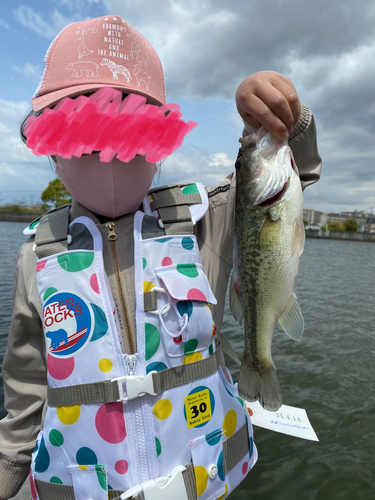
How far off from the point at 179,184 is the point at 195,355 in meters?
0.96

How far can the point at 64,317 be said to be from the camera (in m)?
1.58

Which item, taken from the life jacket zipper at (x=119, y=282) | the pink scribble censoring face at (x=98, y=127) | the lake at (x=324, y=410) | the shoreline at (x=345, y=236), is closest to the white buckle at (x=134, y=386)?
the life jacket zipper at (x=119, y=282)

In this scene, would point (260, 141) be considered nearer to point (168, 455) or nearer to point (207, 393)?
point (207, 393)

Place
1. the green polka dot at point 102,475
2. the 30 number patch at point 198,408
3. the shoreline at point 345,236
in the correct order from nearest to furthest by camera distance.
Result: the green polka dot at point 102,475, the 30 number patch at point 198,408, the shoreline at point 345,236

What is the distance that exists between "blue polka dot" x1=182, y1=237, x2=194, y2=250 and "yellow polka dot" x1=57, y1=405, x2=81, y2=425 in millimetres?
884

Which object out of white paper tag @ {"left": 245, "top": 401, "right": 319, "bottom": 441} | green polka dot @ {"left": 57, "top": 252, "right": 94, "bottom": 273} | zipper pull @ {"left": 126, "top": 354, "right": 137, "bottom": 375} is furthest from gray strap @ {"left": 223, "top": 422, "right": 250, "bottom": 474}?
white paper tag @ {"left": 245, "top": 401, "right": 319, "bottom": 441}

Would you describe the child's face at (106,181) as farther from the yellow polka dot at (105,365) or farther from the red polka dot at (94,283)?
the yellow polka dot at (105,365)

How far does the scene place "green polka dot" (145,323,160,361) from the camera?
155 cm

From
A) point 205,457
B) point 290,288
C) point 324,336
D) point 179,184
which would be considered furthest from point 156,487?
point 324,336

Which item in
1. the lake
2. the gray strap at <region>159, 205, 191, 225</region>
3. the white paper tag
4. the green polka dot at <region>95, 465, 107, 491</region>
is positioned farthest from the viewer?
the lake

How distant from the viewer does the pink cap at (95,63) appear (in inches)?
61.0

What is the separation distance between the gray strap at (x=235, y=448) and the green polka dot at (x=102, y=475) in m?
0.56

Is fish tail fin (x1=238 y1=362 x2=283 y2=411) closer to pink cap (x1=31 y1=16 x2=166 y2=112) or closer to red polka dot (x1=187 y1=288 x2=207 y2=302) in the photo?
red polka dot (x1=187 y1=288 x2=207 y2=302)

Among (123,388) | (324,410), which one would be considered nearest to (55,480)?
(123,388)
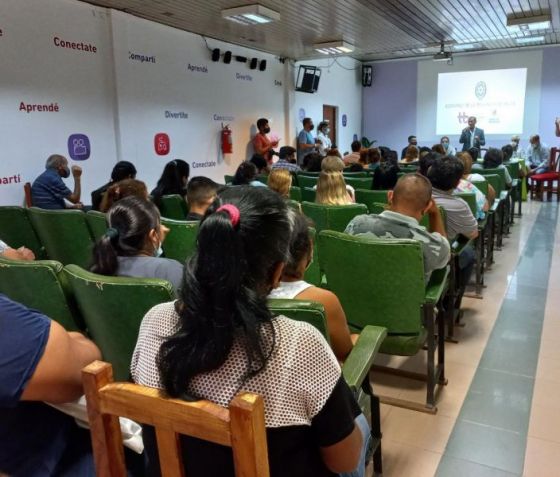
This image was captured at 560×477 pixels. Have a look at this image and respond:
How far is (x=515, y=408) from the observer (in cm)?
232

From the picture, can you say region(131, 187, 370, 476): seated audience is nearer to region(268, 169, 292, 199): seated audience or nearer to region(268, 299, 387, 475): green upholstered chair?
region(268, 299, 387, 475): green upholstered chair

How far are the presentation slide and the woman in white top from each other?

───

Return all of the lines above word for word, leaving out the pictures.

How far off from the point at 179,184 is the point at 195,355 in meters?
0.96

How far can the point at 64,317 be said to be from the camera (in m)?
1.58

Which item, taken from the life jacket zipper at (x=119, y=282) | the pink scribble censoring face at (x=98, y=127) | the lake at (x=324, y=410) | the shoreline at (x=345, y=236), is closest to the white buckle at (x=134, y=386)?
the life jacket zipper at (x=119, y=282)

In this scene, would point (260, 141) be considered nearer to point (168, 455) or nearer to point (207, 393)?
point (207, 393)

Place
1. the green polka dot at point 102,475
2. the 30 number patch at point 198,408
3. the shoreline at point 345,236
in the correct order from nearest to furthest by camera distance.
Result: the green polka dot at point 102,475, the 30 number patch at point 198,408, the shoreline at point 345,236

What is the distance that exists between "blue polka dot" x1=182, y1=237, x2=194, y2=250 and "yellow polka dot" x1=57, y1=405, x2=81, y2=425 in millimetres?
884

Which object out of white paper tag @ {"left": 245, "top": 401, "right": 319, "bottom": 441} | green polka dot @ {"left": 57, "top": 252, "right": 94, "bottom": 273} | zipper pull @ {"left": 126, "top": 354, "right": 137, "bottom": 375} is furthest from gray strap @ {"left": 223, "top": 422, "right": 250, "bottom": 474}?
white paper tag @ {"left": 245, "top": 401, "right": 319, "bottom": 441}

Would you describe the child's face at (106,181) as farther from the yellow polka dot at (105,365) or farther from the red polka dot at (94,283)?
the yellow polka dot at (105,365)

How far does the scene place "green polka dot" (145,323,160,361) from the camera?
155 cm

From
A) point 205,457
B) point 290,288
C) point 324,336
D) point 179,184
which would be considered furthest from point 156,487?
point 324,336

Which item in
1. the lake
2. the gray strap at <region>159, 205, 191, 225</region>
3. the white paper tag
4. the green polka dot at <region>95, 465, 107, 491</region>
is positioned farthest from the viewer?
the lake

How distant from the viewer does the pink cap at (95,63) appear (in inches)?
61.0

What is the separation distance between the gray strap at (x=235, y=448) and the green polka dot at (x=102, y=475) in m?
0.56

Is fish tail fin (x1=238 y1=362 x2=283 y2=411) closer to pink cap (x1=31 y1=16 x2=166 y2=112) or closer to red polka dot (x1=187 y1=288 x2=207 y2=302) in the photo?
red polka dot (x1=187 y1=288 x2=207 y2=302)

Among (123,388) | (324,410), which one would be considered nearest to (55,480)?
(123,388)
This image was captured at 560×477 pixels. Have a look at this image and respond:
How far is (x=515, y=408) from the observer (in cm)?
232

From the picture, can you say region(131, 187, 370, 476): seated audience is nearer to region(268, 169, 292, 199): seated audience or nearer to region(268, 299, 387, 475): green upholstered chair?
region(268, 299, 387, 475): green upholstered chair

How far are the presentation slide and the woman in white top from each other?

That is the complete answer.